Ia mengatakan, pertemuan tersebut membahas bagaimana negara harus dikelola dengan baik oleh semua pihak.
Selama ini, kata dia, banyak pihak yang kerap merugikan negara baik dalam pemanfaatan sumber daya alam maupun keuntungan finansial.
Lanjutnya, pihak-pihak tersebut terdiri dari pihak swasta yang tidak mau mengikuti aturan bisnis demi kepentingan pribadi hingga dugaan kebocoran anggaran negara.
“Bahkan saya mendapat (laporan) sekitar Rp 5,777 triliun (dari) bank Himbara yang disalurkan ke korporasi. Padahal kita punya APBN sekitar 300 triliun rupiah. Bocor (anggaran) mana?,” ujarnya kepada peserta retret.
Ia sendiri tak menutup mata terhadap kemungkinan pejabat pemerintah menjadi penyebab kerugian negara.
Karena itu, kata dia, Prabowo dalam pertemuannya dengan tokoh oposisi ingin mengajak mereka bersama-sama memperbaiki negara.
Makanya saya ingin sampaikan kita harus realistis dalam melihat situasi. Kita tidak boleh menutup-nutupi situasi yang bisa menimbulkan masalah bagi negara kita, jelasnya.
Ia juga meminta media membantu pemerintah menjalankan tugas negara melalui pemberitaan yang informatif.

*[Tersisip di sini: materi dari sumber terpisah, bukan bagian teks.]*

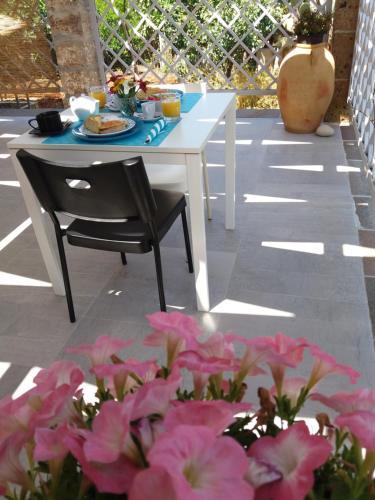 B&B Corallo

Dengan demikian, insan pers dinilai ikut terlibat dengan pemerintah dalam membela hak-hak masyarakat.
“Kalau negara sedang bermasalah, yang bermasalah adalah rakyat. Karena kita harus menunjukkan bahwa kita berada di pihak rakyat secara moral dan tindakan,” jelasnya.
Usai menyampaikan pidatonya, awak media pun mempertanyakan pertemuan Prabowo dengan tokoh oposisi tersebut. Saat ditanya wartawan siapa sosok tersebut, dia mengaku belum mengetahui nama-nama tokoh tersebut.
“Saya tidak tahu namanya, saya lupa. Yang pasti tokoh nasional sudah menyatakan tidak ada oposisi. Ini masalah komunikasi dan komunikasi itu saling terkait,” ujarnya.
“Setahu saya, angka ini menunjukkan bahwa kini saatnya kedaulatan rakyat dikembalikan,” jelasnya.
Ketika ditanya di mana pertemuan itu berlangsung, dia enggan menjelaskan lebih lanjut.
“Di suatu tempat. Saya kira Anda (media) lebih tahu,” jelasnya.